| | 2025.12.31

2.2: Lab - Heart Disease Prediction

Notes from CSC311 Lab 2: using decision trees to predict heart disease from NHANES health survey data, with a focus on hyperparameter tuning and model interpretation.

Overview

Goal: Predict heart disease using health survey features.

Dataset: NHANES (National Health and Nutrition Examination Survey) - 8000 samples with health/demographic features.

Key concepts:

Exploratory data analysis
Feature encoding (one-hot encoding)
Decision tree visualization and interpretation
Hyperparameter tuning via grid search
Understanding underfitting vs overfitting

Part 1: Data Exploration

The Dataset

Features include:

Demographics: gender, race/ethnicity, age, family income
Health indicators: BMI, blood pressure, blood cholesterol
Behavioral: drinks alcohol, calories consumed
Symptoms: chest pain history

Target: target_heart (1 = has heart disease, 0 = doesn’t)

Why Balance the Dataset?

The real prevalence of heart disease is ~8%. We artificially balanced to 50/50.

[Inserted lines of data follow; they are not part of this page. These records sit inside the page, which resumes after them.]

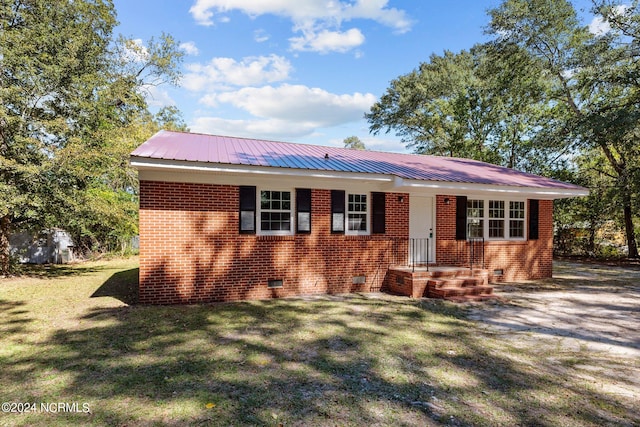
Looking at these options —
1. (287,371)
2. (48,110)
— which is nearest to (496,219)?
(287,371)

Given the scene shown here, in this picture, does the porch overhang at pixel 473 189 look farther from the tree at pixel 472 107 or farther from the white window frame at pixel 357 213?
the tree at pixel 472 107

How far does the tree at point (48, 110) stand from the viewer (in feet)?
33.5

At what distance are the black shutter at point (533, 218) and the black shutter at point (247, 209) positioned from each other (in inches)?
353

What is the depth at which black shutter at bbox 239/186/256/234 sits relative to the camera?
8.09m

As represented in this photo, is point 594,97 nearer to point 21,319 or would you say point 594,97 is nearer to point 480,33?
point 480,33

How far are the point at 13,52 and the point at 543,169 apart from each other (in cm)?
2527

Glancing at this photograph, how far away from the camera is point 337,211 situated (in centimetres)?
897

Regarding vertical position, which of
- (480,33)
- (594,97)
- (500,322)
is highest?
(480,33)

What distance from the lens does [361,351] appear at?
487cm

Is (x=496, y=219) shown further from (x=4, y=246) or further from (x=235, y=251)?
(x=4, y=246)

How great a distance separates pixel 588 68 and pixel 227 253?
17.0 m

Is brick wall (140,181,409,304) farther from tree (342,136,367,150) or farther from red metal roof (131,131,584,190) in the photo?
tree (342,136,367,150)

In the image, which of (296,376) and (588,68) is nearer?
(296,376)

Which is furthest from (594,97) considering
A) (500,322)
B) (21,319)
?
(21,319)
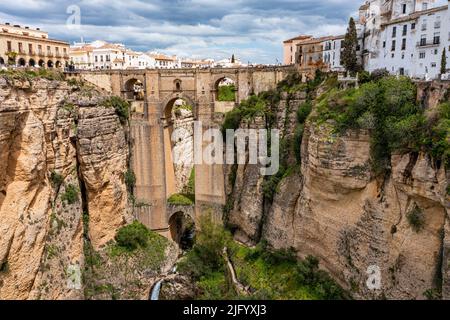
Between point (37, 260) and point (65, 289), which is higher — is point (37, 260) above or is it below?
above

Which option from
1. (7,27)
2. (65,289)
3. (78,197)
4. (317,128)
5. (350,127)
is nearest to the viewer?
(350,127)

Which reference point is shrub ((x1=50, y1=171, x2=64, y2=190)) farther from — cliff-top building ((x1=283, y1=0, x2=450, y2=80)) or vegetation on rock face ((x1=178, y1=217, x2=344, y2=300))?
cliff-top building ((x1=283, y1=0, x2=450, y2=80))

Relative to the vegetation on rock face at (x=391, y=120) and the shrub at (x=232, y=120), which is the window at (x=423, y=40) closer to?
the vegetation on rock face at (x=391, y=120)

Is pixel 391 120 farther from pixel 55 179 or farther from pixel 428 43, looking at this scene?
pixel 55 179

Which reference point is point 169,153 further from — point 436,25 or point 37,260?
point 436,25

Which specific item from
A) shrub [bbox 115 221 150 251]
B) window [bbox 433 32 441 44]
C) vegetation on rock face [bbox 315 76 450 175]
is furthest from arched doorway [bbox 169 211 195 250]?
window [bbox 433 32 441 44]

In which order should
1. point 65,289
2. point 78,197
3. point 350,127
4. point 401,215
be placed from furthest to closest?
1. point 78,197
2. point 65,289
3. point 350,127
4. point 401,215

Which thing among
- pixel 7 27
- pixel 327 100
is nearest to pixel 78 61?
pixel 7 27

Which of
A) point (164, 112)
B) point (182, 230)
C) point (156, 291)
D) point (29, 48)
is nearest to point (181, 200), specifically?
point (182, 230)
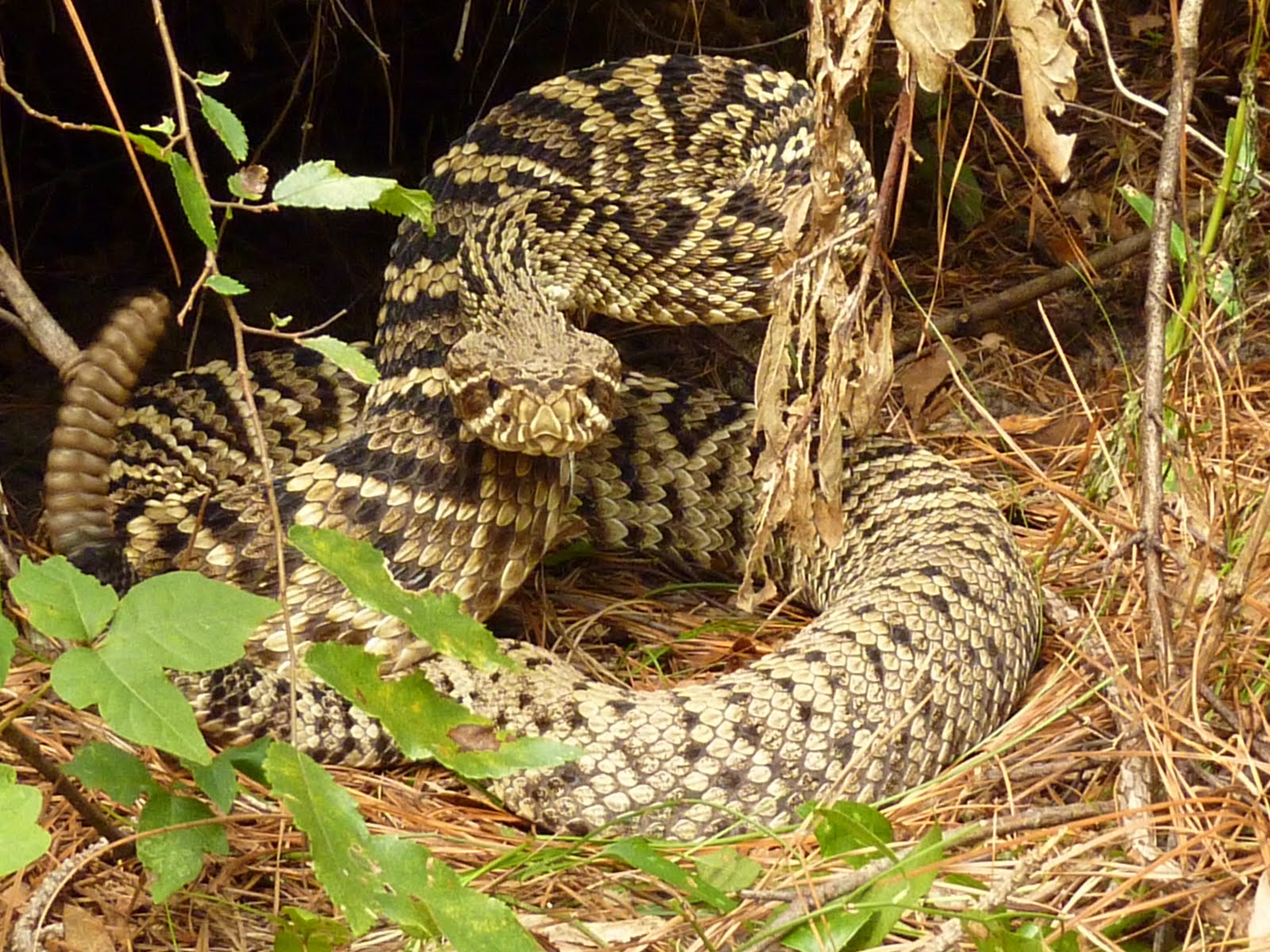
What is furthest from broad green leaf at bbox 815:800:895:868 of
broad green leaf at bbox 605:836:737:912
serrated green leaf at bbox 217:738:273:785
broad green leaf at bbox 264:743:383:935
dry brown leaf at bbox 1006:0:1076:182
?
dry brown leaf at bbox 1006:0:1076:182

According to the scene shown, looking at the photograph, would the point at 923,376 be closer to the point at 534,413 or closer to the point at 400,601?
the point at 534,413

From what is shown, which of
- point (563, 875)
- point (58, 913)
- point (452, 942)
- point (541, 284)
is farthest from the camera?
point (541, 284)

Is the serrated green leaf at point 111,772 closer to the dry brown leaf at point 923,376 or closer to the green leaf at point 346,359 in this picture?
the green leaf at point 346,359

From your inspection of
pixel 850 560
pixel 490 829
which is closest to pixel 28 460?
pixel 490 829

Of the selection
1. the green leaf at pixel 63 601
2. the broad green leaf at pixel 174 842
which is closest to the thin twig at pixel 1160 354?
the broad green leaf at pixel 174 842

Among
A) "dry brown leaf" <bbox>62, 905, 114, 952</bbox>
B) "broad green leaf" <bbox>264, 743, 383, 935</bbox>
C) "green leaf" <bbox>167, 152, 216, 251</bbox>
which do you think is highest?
"green leaf" <bbox>167, 152, 216, 251</bbox>

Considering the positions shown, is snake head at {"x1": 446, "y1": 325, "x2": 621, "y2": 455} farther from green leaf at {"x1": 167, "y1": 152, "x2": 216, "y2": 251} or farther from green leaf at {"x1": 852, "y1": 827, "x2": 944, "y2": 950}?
green leaf at {"x1": 852, "y1": 827, "x2": 944, "y2": 950}

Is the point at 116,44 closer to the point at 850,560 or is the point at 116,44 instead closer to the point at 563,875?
the point at 850,560
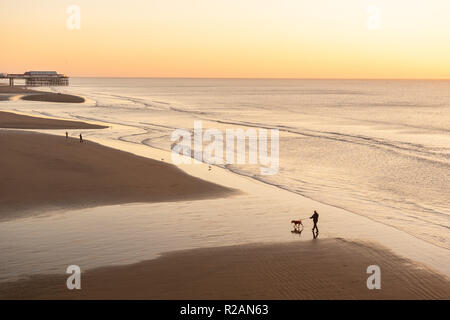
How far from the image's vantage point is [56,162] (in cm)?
3328

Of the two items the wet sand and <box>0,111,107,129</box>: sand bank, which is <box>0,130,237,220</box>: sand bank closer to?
the wet sand

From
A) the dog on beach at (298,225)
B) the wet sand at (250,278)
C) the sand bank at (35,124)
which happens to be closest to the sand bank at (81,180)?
the dog on beach at (298,225)

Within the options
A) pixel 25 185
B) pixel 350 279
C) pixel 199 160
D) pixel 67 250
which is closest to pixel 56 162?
pixel 25 185

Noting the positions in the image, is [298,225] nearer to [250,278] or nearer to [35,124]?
[250,278]

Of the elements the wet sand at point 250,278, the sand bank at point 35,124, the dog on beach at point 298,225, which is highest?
the sand bank at point 35,124

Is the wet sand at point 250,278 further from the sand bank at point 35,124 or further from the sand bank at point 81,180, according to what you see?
the sand bank at point 35,124

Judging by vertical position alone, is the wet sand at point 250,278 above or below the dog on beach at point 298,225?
below

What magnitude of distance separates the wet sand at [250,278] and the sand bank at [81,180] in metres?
8.86

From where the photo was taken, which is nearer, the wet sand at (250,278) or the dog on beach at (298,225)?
the wet sand at (250,278)

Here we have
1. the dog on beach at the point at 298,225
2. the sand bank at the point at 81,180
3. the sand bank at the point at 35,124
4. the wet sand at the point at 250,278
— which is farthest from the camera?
the sand bank at the point at 35,124

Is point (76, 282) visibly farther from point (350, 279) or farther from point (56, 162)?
point (56, 162)

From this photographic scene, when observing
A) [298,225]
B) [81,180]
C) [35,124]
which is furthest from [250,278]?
[35,124]

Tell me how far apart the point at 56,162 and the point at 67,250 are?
1664cm

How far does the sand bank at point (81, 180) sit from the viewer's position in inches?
982
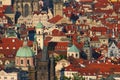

Why? With 92% negative cases, the model would learn to always predict “no heart disease” and achieve 92% accuracy while being useless for detection. Balanced data forces the model to actually learn distinguishing features.

Exploratory Analysis

Informative features (show clear differences between groups):

Age: Heart disease patients tend to be older
Chest pain: 50% of heart disease cases reported chest pain vs only 20% without

Less informative features (similar distributions):

Blood cholesterol: Similar between groups
Drink alcohol: Nearly identical proportions (~70%) in both groups
Calories, BMI: Overlapping distributions

Part 2: Feature Encoding

Why One-Hot Encoding?

Decision trees split on thresholds like feature < 2.5. For categorical variables with arbitrary numeric codes (e.g., race: 1=Mexican American, 2=Hispanic, 3=White…), this creates meaningless groupings.

Problem: Split race < 2.5 groups Mexican American and Hispanic together against everyone else, based purely on arbitrary numbering.

Solution: One-hot encoding creates separate binary features:

re_hispanic: 1 if Hispanic, 0 otherwise
re_white: 1 if White, 0 otherwise
etc.

Now each category is independent.

Why No Normalization?

Unlike k-NN, decision trees don’t need normalization because:

Trees split on one feature at a time (features don’t compete)
Normalization is monotonic (preserves ordering)
Split thresholds only care about relative ordering, not magnitude

Part 3: Building and Visualizing Trees

Using sklearn

from sklearn.tree import DecisionTreeClassifier

tree = DecisionTreeClassifier(
    criterion="entropy",  # or "gini"
    max_depth=3
)
tree.fit(X_train, t_train)

print("Training Accuracy:", tree.score(X_train, t_train))
print("Validation Accuracy:", tree.score(X_valid, t_valid))

Interpreting the Tree

Each node shows:

Feature and threshold being tested
Entropy at that node
Samples reaching the node
Value [count_class_0, count_class_1]
Class prediction (majority)

To classify a point: Start at root, follow branches based on feature tests, predict the class at the leaf.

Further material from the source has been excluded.